In A-Farina/pl462: Data package and Templates for PL462

knitr::opts_chunk$set(echo = TRUE, 
                      include = TRUE, 
                      message = FALSE, 
                      warning = FALSE)
# Loading required packages
if (!require("pacman")) install.packages("pacman")
pacman::p_load(tidyverse, ggpubr, rstatix, palmerpenguins)
pacman::p_load_gh("A-Farina/pl462")

Today we will discuss the Analysis of Variance (ANOVA) in its simplest form.

What is a One-Way ANOVA?

What are the statistical assumptions of an ANOVA?

What is a One-Way Repeated Measures ANOVA?

Analysis Framework

1. Load the Data

2. Understand the data (Distribution, Variability, Outliers)
  * Summary Statistics
  * Data Visualization
  * Outliers

3. Check Assumptions
  * Normality of Residuals or DV by group
  * Homogeneity (Equality) of Variance or Sphericity
  * Independent Samples

4. Conduct the Statistical Test
  * Run ANOVA

5. Conduct Post-Hoc Analyses as needed
  * Pairwise *t*-tests
  * One-Way ANOVAs

One-Way ANOVA (Between-Subjects)

1. Load the Data

# Loading the Data
penguins <- palmerpenguins::penguins # Loads the dataset called 'penguins' from the palmerpengins package and assigns it the name "penguins"
?penguins # Loads the help menu giving some descriptive information for the dataset
glimpse(penguins) # Gives a quick view of the structure of the dataset.

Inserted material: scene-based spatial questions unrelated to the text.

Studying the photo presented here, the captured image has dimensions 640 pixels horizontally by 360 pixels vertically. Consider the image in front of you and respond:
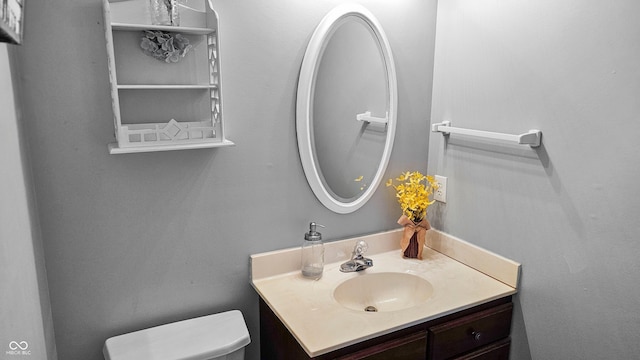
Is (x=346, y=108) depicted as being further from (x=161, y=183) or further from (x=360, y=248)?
(x=161, y=183)

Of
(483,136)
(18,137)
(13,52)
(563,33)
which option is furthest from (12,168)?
(563,33)

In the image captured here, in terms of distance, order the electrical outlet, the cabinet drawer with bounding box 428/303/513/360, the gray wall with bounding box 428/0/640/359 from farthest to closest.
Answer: the electrical outlet → the cabinet drawer with bounding box 428/303/513/360 → the gray wall with bounding box 428/0/640/359

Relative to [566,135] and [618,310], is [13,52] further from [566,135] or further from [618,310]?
[618,310]

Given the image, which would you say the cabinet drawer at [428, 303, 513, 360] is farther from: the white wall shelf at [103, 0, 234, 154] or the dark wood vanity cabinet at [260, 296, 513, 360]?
the white wall shelf at [103, 0, 234, 154]

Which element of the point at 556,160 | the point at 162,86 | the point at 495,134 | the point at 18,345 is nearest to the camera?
the point at 18,345

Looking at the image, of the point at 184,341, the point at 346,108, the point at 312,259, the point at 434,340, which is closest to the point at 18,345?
the point at 184,341

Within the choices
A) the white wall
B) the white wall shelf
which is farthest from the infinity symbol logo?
the white wall shelf

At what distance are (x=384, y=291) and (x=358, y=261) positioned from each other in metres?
0.15

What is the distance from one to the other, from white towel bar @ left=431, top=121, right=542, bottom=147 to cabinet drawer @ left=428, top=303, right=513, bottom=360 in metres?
0.58

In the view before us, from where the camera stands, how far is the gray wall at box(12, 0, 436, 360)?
1.27 m

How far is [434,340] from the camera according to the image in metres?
1.42

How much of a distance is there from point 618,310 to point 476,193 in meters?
0.59

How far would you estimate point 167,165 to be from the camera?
144 cm

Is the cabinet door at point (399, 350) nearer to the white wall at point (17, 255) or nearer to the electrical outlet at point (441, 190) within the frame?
the electrical outlet at point (441, 190)
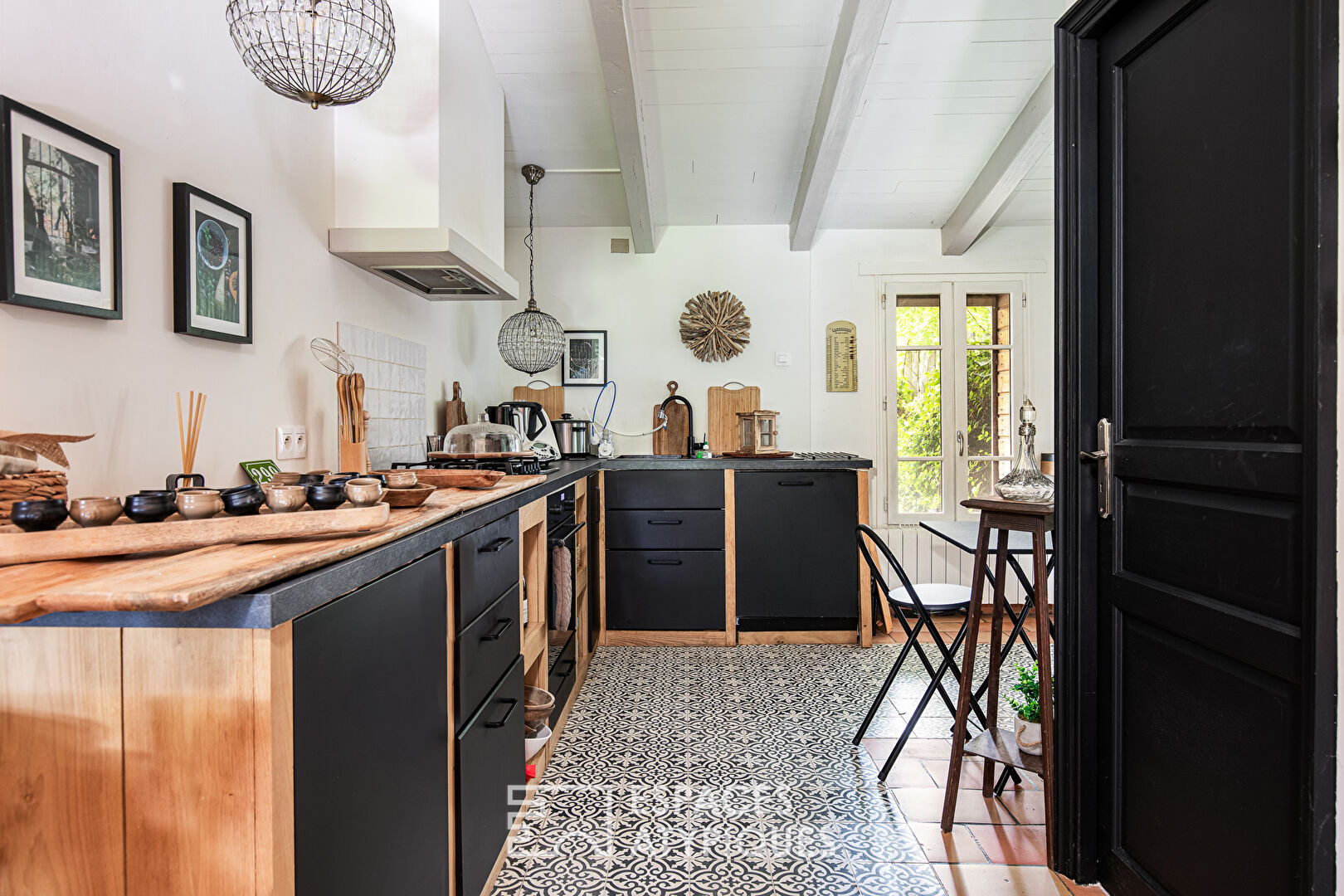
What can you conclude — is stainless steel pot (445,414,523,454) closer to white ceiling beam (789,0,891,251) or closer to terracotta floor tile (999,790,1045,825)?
white ceiling beam (789,0,891,251)

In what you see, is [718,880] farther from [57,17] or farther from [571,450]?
[571,450]

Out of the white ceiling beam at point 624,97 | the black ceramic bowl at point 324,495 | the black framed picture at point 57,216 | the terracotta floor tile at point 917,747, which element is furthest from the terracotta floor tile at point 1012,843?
the white ceiling beam at point 624,97

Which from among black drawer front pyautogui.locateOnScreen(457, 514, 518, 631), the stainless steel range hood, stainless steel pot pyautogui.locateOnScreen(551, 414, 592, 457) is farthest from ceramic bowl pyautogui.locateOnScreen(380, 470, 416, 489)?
stainless steel pot pyautogui.locateOnScreen(551, 414, 592, 457)

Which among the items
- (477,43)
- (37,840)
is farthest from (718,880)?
(477,43)

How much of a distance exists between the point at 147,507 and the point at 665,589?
2.92m

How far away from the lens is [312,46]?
1.57 m

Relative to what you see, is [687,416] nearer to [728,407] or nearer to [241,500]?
[728,407]

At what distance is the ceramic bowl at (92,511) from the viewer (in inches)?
36.9

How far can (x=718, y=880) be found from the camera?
5.78ft

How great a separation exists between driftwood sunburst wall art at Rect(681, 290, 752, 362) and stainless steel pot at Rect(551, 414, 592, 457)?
2.78 feet

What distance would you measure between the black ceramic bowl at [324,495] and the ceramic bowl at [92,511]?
0.24 meters

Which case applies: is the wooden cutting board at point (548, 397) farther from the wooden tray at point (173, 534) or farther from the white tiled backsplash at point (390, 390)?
the wooden tray at point (173, 534)

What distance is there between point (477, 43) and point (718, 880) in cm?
281

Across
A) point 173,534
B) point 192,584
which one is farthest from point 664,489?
point 192,584
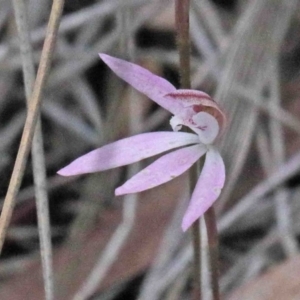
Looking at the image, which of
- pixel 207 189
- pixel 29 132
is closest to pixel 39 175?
pixel 29 132

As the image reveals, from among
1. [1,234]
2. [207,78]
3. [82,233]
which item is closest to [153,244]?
[82,233]

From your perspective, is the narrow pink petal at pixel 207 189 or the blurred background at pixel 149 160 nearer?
the narrow pink petal at pixel 207 189

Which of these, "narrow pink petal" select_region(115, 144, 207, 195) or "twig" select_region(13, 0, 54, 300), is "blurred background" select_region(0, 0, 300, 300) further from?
"narrow pink petal" select_region(115, 144, 207, 195)

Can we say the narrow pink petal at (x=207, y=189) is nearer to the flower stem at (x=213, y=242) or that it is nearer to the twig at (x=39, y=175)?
the flower stem at (x=213, y=242)

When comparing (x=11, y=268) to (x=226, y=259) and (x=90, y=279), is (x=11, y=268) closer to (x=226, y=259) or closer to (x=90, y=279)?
(x=90, y=279)

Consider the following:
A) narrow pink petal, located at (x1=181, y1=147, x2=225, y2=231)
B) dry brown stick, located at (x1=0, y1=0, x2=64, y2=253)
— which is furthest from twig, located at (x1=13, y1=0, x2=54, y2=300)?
narrow pink petal, located at (x1=181, y1=147, x2=225, y2=231)

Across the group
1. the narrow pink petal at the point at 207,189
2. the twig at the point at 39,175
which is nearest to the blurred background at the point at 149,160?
the twig at the point at 39,175
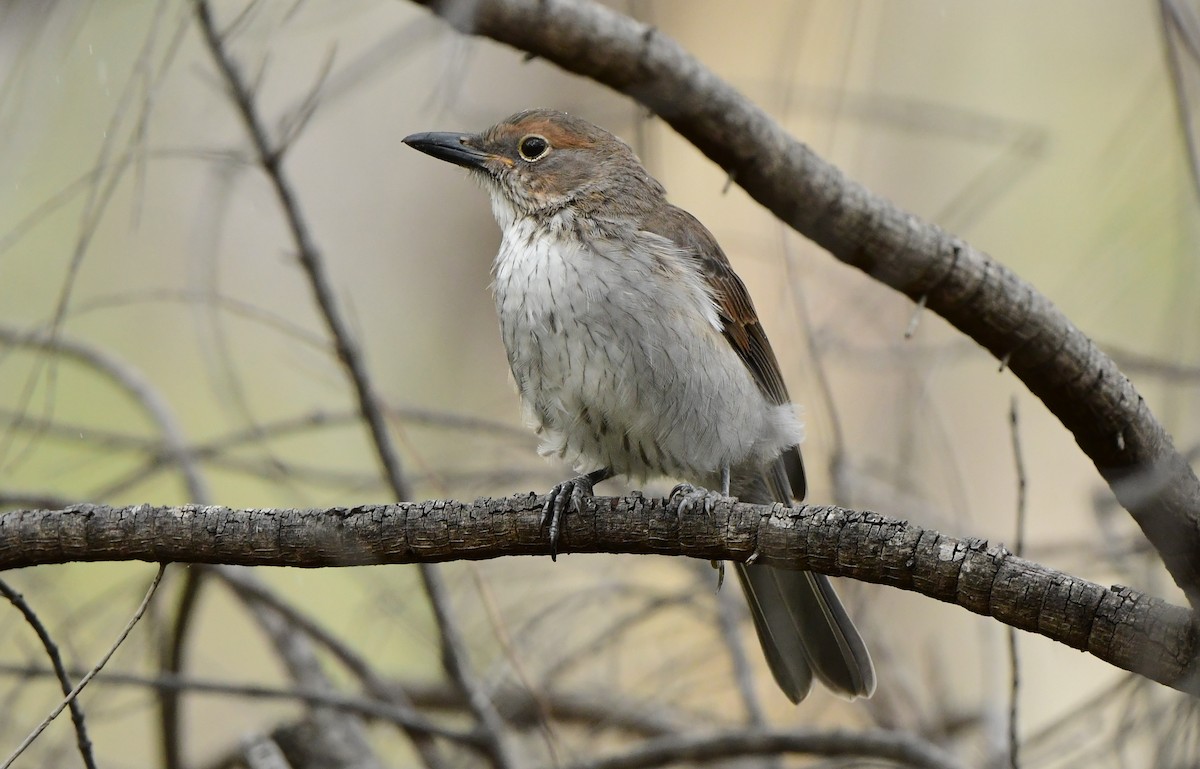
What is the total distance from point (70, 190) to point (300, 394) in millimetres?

Research Question: We are interested in determining if different species of penguins have different flipper lengths.

What is the DV?

What is/are the IV(s)? How many levels do they have?

2. Understand the data (Distribution, Variability, Outliers)

Summary Statistics

penguins %>% 
  group_by(species) %>% 
  get_summary_stats(flipper_length_mm)

What are your observations given the descriptive statistics?

Data Visualization

# Boxplot
penguins %>% 
  ggplot() + 
  aes(x = species, y = flipper_length_mm) + 
  geom_boxplot() +
  geom_jitter(alpha = 0.2, width = .1)

# Continuous Density Plot
penguins %>% ggplot() + 
  aes(x = flipper_length_mm, fill = species) + 
  geom_density() + 
  facet_grid(species ~ .)

What are your observations (distribution, variability) given these data visualizations?

Outliers

penguins %>% 
  group_by(species) %>% 
  rstatix::identify_outliers(flipper_length_mm) # Produces a table of outliers and extreme cases.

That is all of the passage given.